Directions for this task: Please transcribe every one of the records below word for word, keeping each line unchanged.

Items stored from a collection:
------------------------------------------------
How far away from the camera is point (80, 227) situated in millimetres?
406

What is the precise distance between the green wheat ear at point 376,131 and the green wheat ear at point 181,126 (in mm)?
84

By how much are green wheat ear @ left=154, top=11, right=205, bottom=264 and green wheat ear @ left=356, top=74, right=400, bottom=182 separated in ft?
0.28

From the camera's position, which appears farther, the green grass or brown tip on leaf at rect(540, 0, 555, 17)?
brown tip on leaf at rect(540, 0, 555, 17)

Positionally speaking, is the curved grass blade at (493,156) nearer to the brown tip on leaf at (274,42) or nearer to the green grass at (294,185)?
------------------------------------------------
Expected answer:
How far away from the camera is point (80, 227) situated in millimetres?
406

What is the precise distance between the green wheat ear at point 376,131 and the green wheat ear at point 181,126 (in mm)?
84

By how much are green wheat ear @ left=154, top=11, right=205, bottom=264 and green wheat ear @ left=356, top=74, right=400, bottom=182 separated in ft?
0.28

From the camera's position, which appears farther, the green grass or brown tip on leaf at rect(540, 0, 555, 17)?
brown tip on leaf at rect(540, 0, 555, 17)

Positionally speaking, is the curved grass blade at (493,156) nearer to the brown tip on leaf at (274,42) or nearer to the green grass at (294,185)?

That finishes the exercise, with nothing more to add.